The chief of the Bedford Charter Township Fire Department started his career in 1967 and has just marked a half-century in the fire service.
Just as when he was recruited, Cochensparger, 78, stills lives across the road from the fire station in the village of Bedford, and is usually the first to respond to fire calls.
He has no plans to retire.
"I am not going any place. This is just marking 50 years," he told the Battle Creek Enquirer . "As long as I have a good group of guys I will continue to do this until my health says we better call it quits and then I will wrap it up."
Not many firefighters have had as long a career as Cochensparger although Gary Greenfield, 81, of Bellevue ended a 55-year career in 2016. And a search shows a few firefighters around the country have worked a half century although most city departments have a mandatory retirement.
A few years ago Cochensparger made it a goal to make 50 years.
"It was what I was stretching for for a few years, that is what I was looking for," he said.
He has received proclamations from the State of Michigan and letters and accolades including from the Calhoun County Board of Commissioners and the Bedford Township Board as well as State Rep. John Bizon, R-Battle Creek.
Cochensparger was out of the Navy and working at Ralston Purina when Manley Black walked down his driveway and asked if he would be interested in volunteering with the department.
Black wasn't a firefighter but lived in an apartment above the fire station in the village and served as a dispatcher when fires were reported.
"He came across the road and said, 'You want to be in the fire department?'" Cochensparger recalled. "I just said I would give it a shot."
He can't remember if he talked with his wife Bonnie before agreeing.
Cochensparger was issued some equipment, shown how to run the engines and a week later was on his first call to a car fire on Lacey Road in Barry County's Johnstown Township which was then part of the Bedford fire district.
"When the calls came in (Black) set the siren off and when I heard that I didn't have far to run to get a truck," he said. "I was home when the siren went off and I got a small rig and headed on out that way.

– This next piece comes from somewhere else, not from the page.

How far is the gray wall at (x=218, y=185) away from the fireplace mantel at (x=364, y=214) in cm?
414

It was fully in flames. The pump was on the back and I got it started. Then another guy showed up and he still had shaving cream on his face and he didn't know if I knew how to operate the pump. Going up there I hoped I could get it out or it will just burn some more until someone else gets there."

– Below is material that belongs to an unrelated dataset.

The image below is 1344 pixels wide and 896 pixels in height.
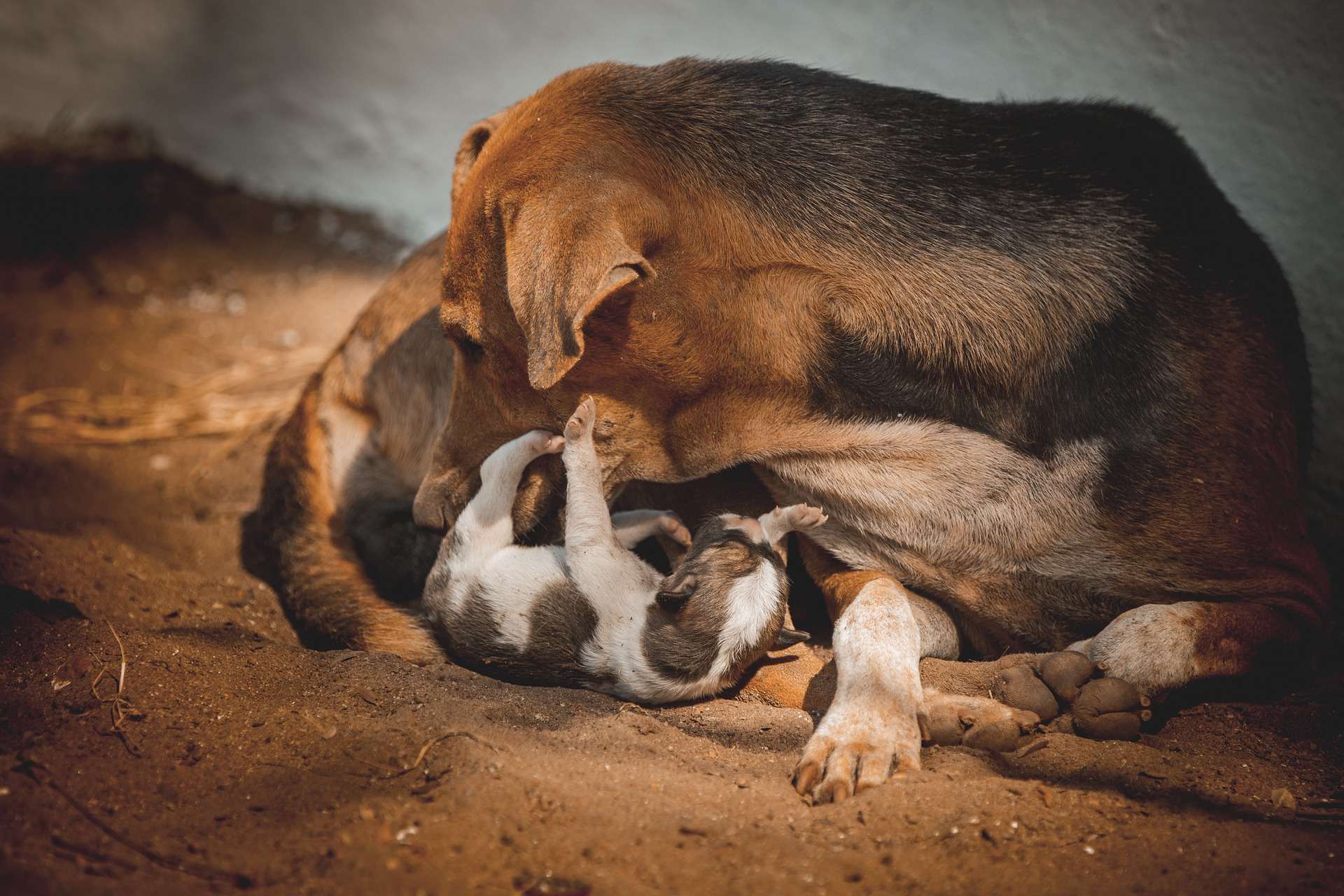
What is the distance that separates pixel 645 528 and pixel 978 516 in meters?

Cochensparger estimates he has answered more than 13,000 calls since.
He also has seen big changes in equipment, exchanging black rubber coats to protective material for firefighters and a huge upgrade and expense in fire engines. Aerial trucks now cost $1.3 million, he said.
He said the new equipment, including air packs, coats, pants, boots gloves and helmets are designed to protect firefighters but outfitting them can cost about $3,500. It's a major expense for a small department. New firefighters must undergo more than 200 hours of training, much more than when he joined the fire service.
Finding people willing to devote time to the fire department is challenging, he said.
"We are looking for 24-7 volunteers," he said. "If you are around we expect you to respond to the alarms. The biggest drawback is the time commitment."
Cochensparger explains to potential recruits they will be out at night in the cold when a tree falls across the road or a house is on fire. Being a firefighter means they will be called away from the Thanksgiving table or other family events.
"We inform them of what we expect of them," he said. "It's is not an easy job. When the call comes in and they are on the way they should start thinking about what can happen."
Cochensparger moved up the ranks of the department, becoming assistant chief in 1995 and 12 years ago he was called in by former Supervisor Anne Armstrong and offered the position of chief.
"I said, ah hell, I might as well," he recalled, this time after talking to Bonnie. "It's been real fine ever since then."